▶ _Assignment_:
Each entry below should be returned exactly as is, with the pictures removed.

[Data for this task]

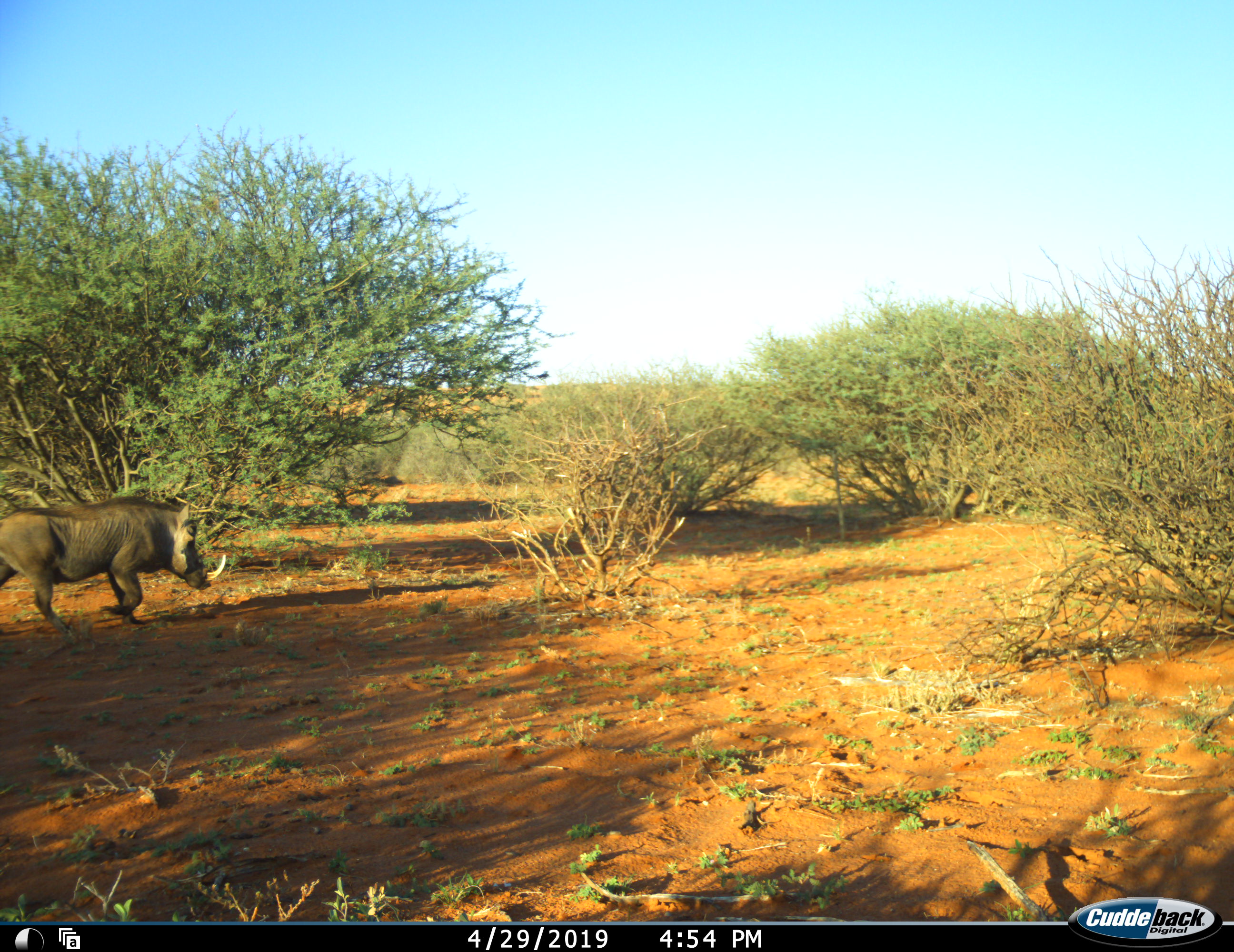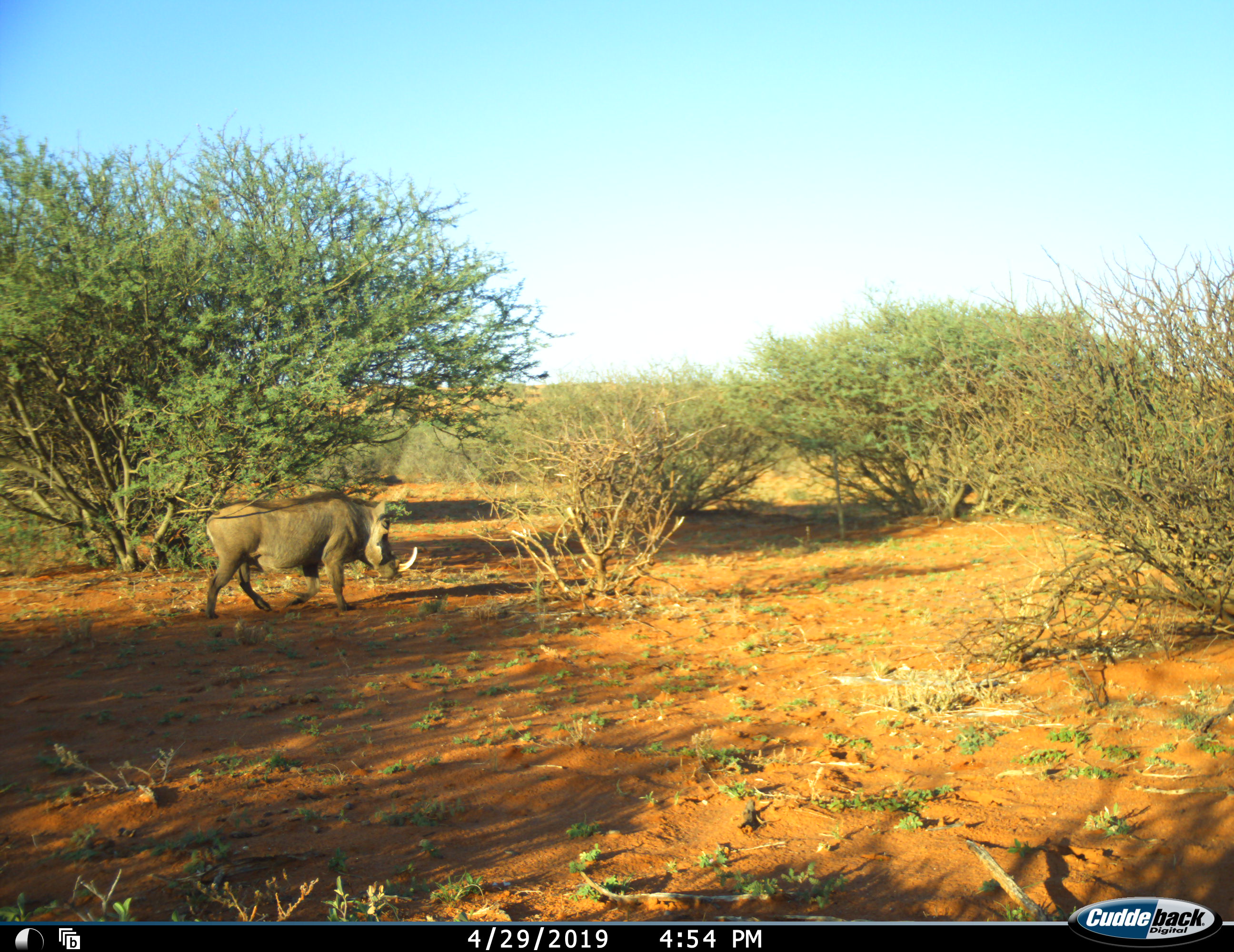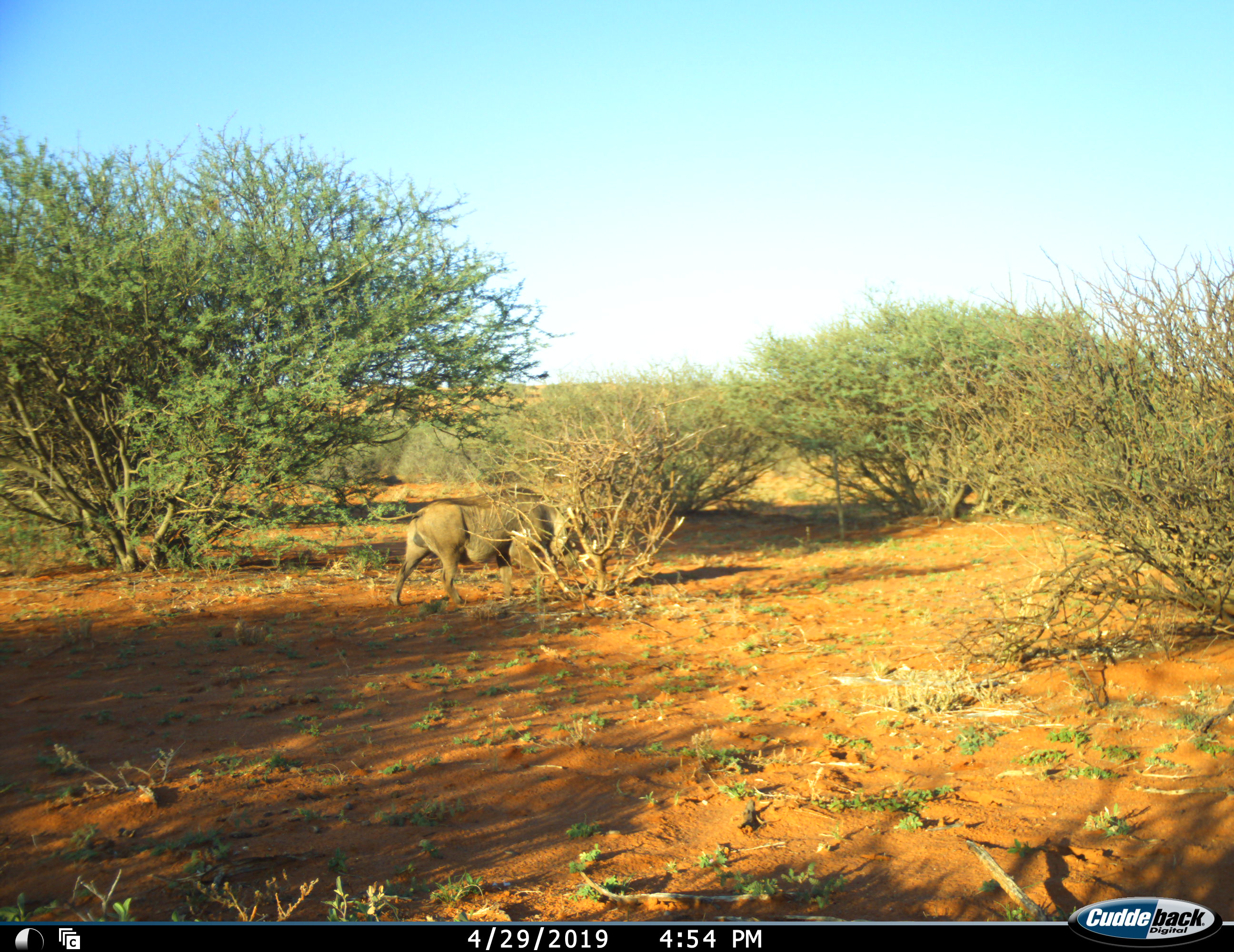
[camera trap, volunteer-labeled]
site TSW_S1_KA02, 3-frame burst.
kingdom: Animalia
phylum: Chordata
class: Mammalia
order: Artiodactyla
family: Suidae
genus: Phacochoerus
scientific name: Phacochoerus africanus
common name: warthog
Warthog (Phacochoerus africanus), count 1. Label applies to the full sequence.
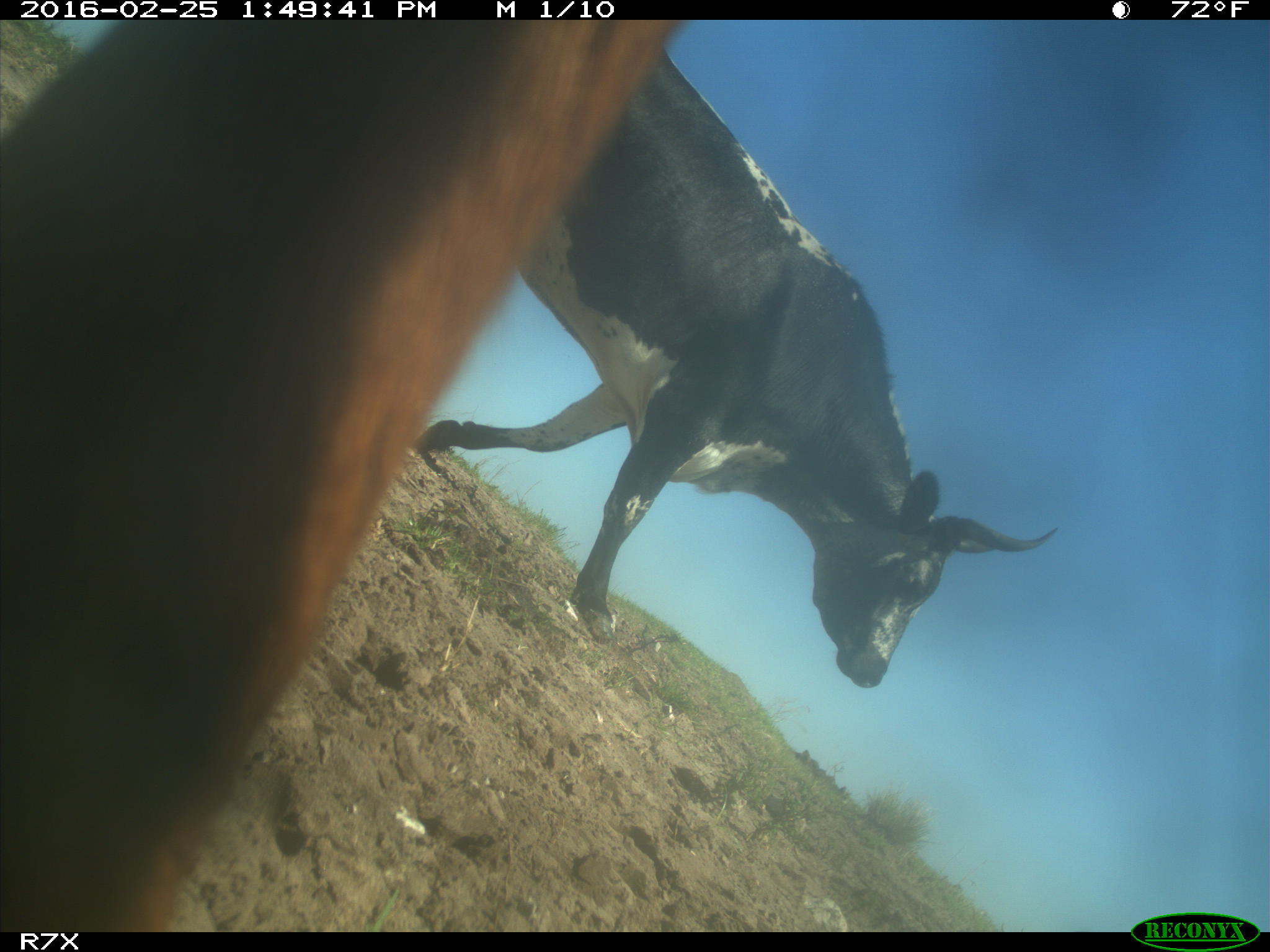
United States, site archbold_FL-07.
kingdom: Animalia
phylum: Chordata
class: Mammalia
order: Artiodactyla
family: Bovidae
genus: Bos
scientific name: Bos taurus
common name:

[/Data for this task]

▶ _Solved problem_:
[camera trap, volunteer-labeled]
site TSW_S1_KA02, 3-frame burst.
kingdom: Animalia
phylum: Chordata
class: Mammalia
order: Artiodactyla
family: Suidae
genus: Phacochoerus
scientific name: Phacochoerus africanus
common name: warthog
Warthog (Phacochoerus africanus), count 1. Label applies to the full sequence.
United States, site archbold_FL-07.
kingdom: Animalia
phylum: Chordata
class: Mammalia
order: Artiodactyla
family: Bovidae
genus: Bos
scientific name: Bos taurus
common name:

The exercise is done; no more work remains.